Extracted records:

--- start ---

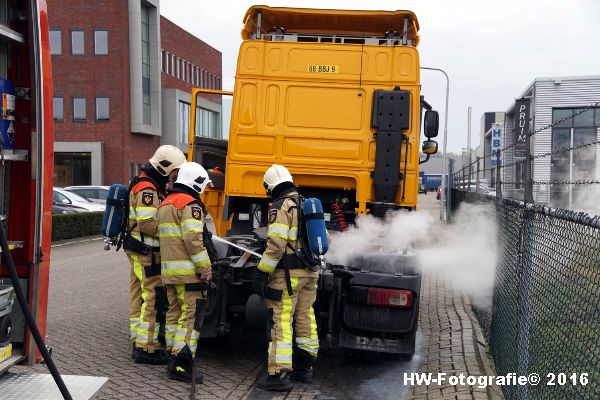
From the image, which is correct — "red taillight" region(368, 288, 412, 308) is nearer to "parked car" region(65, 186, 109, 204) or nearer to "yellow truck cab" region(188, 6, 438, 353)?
"yellow truck cab" region(188, 6, 438, 353)

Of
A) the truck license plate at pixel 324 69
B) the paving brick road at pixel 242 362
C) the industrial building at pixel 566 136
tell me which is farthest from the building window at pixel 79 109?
the truck license plate at pixel 324 69

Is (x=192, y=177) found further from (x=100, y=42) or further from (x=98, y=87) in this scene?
Result: (x=100, y=42)

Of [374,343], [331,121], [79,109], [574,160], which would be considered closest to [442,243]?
[331,121]

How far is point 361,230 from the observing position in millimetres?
6812

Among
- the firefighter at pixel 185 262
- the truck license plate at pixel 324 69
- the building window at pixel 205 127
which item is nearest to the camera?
the firefighter at pixel 185 262

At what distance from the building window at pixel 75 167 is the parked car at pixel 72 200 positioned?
20369mm

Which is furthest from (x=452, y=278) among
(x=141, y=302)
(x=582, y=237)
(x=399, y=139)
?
(x=582, y=237)

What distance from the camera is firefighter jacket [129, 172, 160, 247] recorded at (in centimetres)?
590

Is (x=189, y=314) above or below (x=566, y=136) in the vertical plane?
below

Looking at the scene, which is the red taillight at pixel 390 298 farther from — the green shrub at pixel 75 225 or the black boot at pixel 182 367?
the green shrub at pixel 75 225

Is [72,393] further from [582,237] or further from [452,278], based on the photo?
[452,278]

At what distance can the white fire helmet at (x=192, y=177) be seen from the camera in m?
5.57

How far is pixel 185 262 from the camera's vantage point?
5.49 m

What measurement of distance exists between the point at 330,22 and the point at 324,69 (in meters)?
0.76
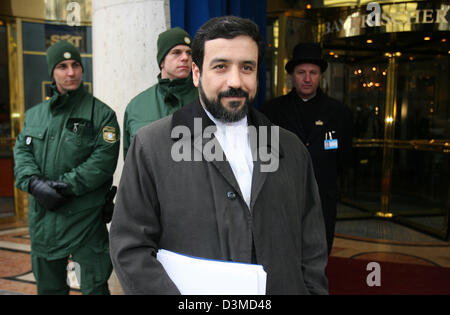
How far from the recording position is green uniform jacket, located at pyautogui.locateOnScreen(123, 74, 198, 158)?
2.42m

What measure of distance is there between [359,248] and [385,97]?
2376 millimetres

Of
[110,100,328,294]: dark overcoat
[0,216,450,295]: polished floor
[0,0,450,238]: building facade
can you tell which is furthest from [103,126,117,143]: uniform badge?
[0,0,450,238]: building facade

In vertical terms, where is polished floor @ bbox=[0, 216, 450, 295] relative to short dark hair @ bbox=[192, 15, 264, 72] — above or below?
below

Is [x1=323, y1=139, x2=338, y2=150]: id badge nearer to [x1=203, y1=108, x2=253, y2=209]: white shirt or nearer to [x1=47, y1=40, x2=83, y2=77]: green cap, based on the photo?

--- end ---

Request:
Set down, unchanged, only the lines running from the line with "Is (x=192, y=177)" to the last line, including both. Pictures stay out of the copy.

Solution:
Is (x=192, y=177) found further from (x=100, y=42) or further from (x=98, y=87) in this scene?
Result: (x=100, y=42)

Of [374,343], [331,121], [79,109], [574,160], which would be considered closest to [442,243]?
[331,121]

How far is point 361,230 from the observing position in millimetres?
6812

Among
- the firefighter at pixel 185 262
- the truck license plate at pixel 324 69
- the building window at pixel 205 127
which item is nearest to the camera?
the firefighter at pixel 185 262

At what distance from the building window at pixel 75 167 is the parked car at pixel 72 200 positioned?
20369mm

Which is furthest from (x=452, y=278) among
(x=141, y=302)
(x=582, y=237)
(x=399, y=139)
?
(x=582, y=237)

What distance from the camera is firefighter jacket [129, 172, 160, 247] recorded at (in centimetres)?
590

Is (x=189, y=314) above or below (x=566, y=136) in the vertical plane?
below

Looking at the scene, which is the red taillight at pixel 390 298 farther from — the green shrub at pixel 75 225 or the black boot at pixel 182 367?
the green shrub at pixel 75 225

Is [72,393] further from [582,237] or further from [452,278], based on the photo?
[452,278]

At what distance can the white fire helmet at (x=192, y=177) be seen from the camera in m?
5.57

How far is pixel 185 262 from the camera's vantage point?
5.49 m

What measurement of distance exists between the point at 330,22 and the point at 324,69 (in meters)?
0.76
How far from the recording position is green uniform jacket, located at pyautogui.locateOnScreen(123, 74, 198, 158)?
2.42m

What measure of distance is there between [359,248] and [385,97]?
2376 millimetres

Of
[110,100,328,294]: dark overcoat
[0,216,450,295]: polished floor
[0,0,450,238]: building facade
can you tell which is furthest from [103,126,117,143]: uniform badge?
[0,0,450,238]: building facade

In vertical terms, where is polished floor @ bbox=[0, 216, 450, 295] relative to short dark hair @ bbox=[192, 15, 264, 72] — above or below?
below

Is [x1=323, y1=139, x2=338, y2=150]: id badge nearer to [x1=203, y1=108, x2=253, y2=209]: white shirt or nearer to [x1=47, y1=40, x2=83, y2=77]: green cap, based on the photo?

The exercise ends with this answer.